We established early on, in rehearsals and crew meetings, that it was crucial for us to make sure our actors felt comfortable with the blocking and safe in scenes depicting sexual trauma. I personally drew an emotional boundary of treating the characters as separate from the people they were based on and committed to not put any of my trauma on the actors themselves. We also ensured our crew were aware of and comfortable shooting the material before joining our team and that they knew the story was based on my lived experiences. We had a closed set for the scenes with nudity.

We brought on an initial group of actors whom we ended up letting go after the table read, because they joked about and laughed at the traumatic scenes and relationships. After that, I learned how to do casting myself and was more firmly outspoken about building a team that would be more empathetic and one we could trust with a story already so painful.

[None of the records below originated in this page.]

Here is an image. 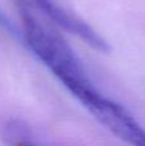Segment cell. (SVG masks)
<instances>
[{
    "label": "cell",
    "mask_w": 145,
    "mask_h": 146,
    "mask_svg": "<svg viewBox=\"0 0 145 146\" xmlns=\"http://www.w3.org/2000/svg\"><path fill=\"white\" fill-rule=\"evenodd\" d=\"M15 3L22 23V40L72 96L94 86L63 36L39 17L31 3L27 0H15Z\"/></svg>",
    "instance_id": "6da1fadb"
},
{
    "label": "cell",
    "mask_w": 145,
    "mask_h": 146,
    "mask_svg": "<svg viewBox=\"0 0 145 146\" xmlns=\"http://www.w3.org/2000/svg\"><path fill=\"white\" fill-rule=\"evenodd\" d=\"M114 136L131 145L145 146V128L123 105L103 95L95 86L73 96Z\"/></svg>",
    "instance_id": "7a4b0ae2"
},
{
    "label": "cell",
    "mask_w": 145,
    "mask_h": 146,
    "mask_svg": "<svg viewBox=\"0 0 145 146\" xmlns=\"http://www.w3.org/2000/svg\"><path fill=\"white\" fill-rule=\"evenodd\" d=\"M27 1L31 3L36 8V10L43 13L49 21L54 22V25L77 36L92 49L102 53H108L110 50L107 40L102 35H99V32H96L77 13L67 7L63 0H27Z\"/></svg>",
    "instance_id": "3957f363"
},
{
    "label": "cell",
    "mask_w": 145,
    "mask_h": 146,
    "mask_svg": "<svg viewBox=\"0 0 145 146\" xmlns=\"http://www.w3.org/2000/svg\"><path fill=\"white\" fill-rule=\"evenodd\" d=\"M4 137L10 144H31L33 142L30 128L22 122H9L4 128Z\"/></svg>",
    "instance_id": "277c9868"
},
{
    "label": "cell",
    "mask_w": 145,
    "mask_h": 146,
    "mask_svg": "<svg viewBox=\"0 0 145 146\" xmlns=\"http://www.w3.org/2000/svg\"><path fill=\"white\" fill-rule=\"evenodd\" d=\"M0 28L5 30L7 32H9V35H13L17 38H22V35H21V31L18 30L14 26V23L9 19L8 15L4 14L3 10H0Z\"/></svg>",
    "instance_id": "5b68a950"
}]
</instances>
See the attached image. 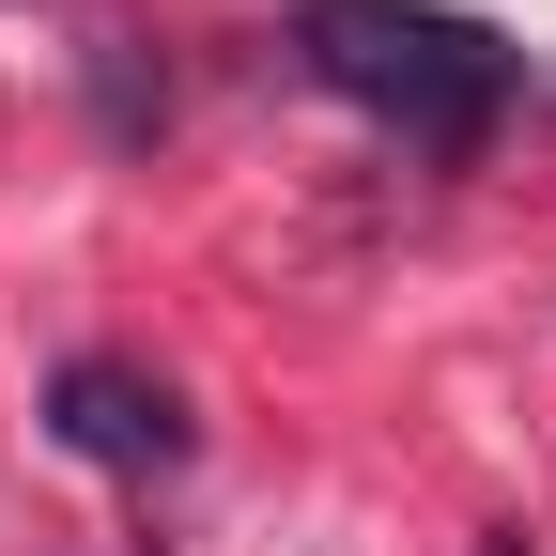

We had structured the blocking based on what our actors were comfortable with during rehearsals, which we held on the bed that would be our set, ahead of filming, to ensure nothing was unexpected. Our fabulous intimacy coordinator Liz ensured that all our actors could use their preferred barriers for the sex scenes, choose their level of nudity, and give and take away consent on any of the blocking at any time. During filming, our cast and I constantly checked in with each other and Liz. It was crucial for me and Jake to make sure our actors' bodily autonomy felt respected and to not perpetuate the trauma that our film depicted.

 

What do you hope to create in the future?

I'm writing a pilot expanding upon the nuances of THƠ that didn't fit in the film! The show dives into how the relationships in the short came to be and how these characters coexisted and attempted to survive levels of manipulation and control in their relationships with mentors and romantic partners. I'll pitch it to production companies that seek visceral magical-realism with unapologetic Queerness and Transness in communities of Color, specifically Asian-American, Black, and Latine. It'll stream on HBO Max or AppleTV+. 

It's my way of continuing to make sense of constant and increasing attacks on Trans youths, Black communities, and Asian-American femmes and elders, as well as reassess what Queerness can look like in isolation.

With this show, I'll collaborate with writers, directors, and producers with the identities and experiences of our characters, who range in ethnicities, sexualities, and neurodivergence. We'll build the worlds that we've been craving and seek solace in, and make them tangible, visceral, and pulsing with vibrant colors, performances, and cinematography. 

My team and I will feed our and our communities' desire for stories made for and by us, without compromise. That's what feels worth it to me.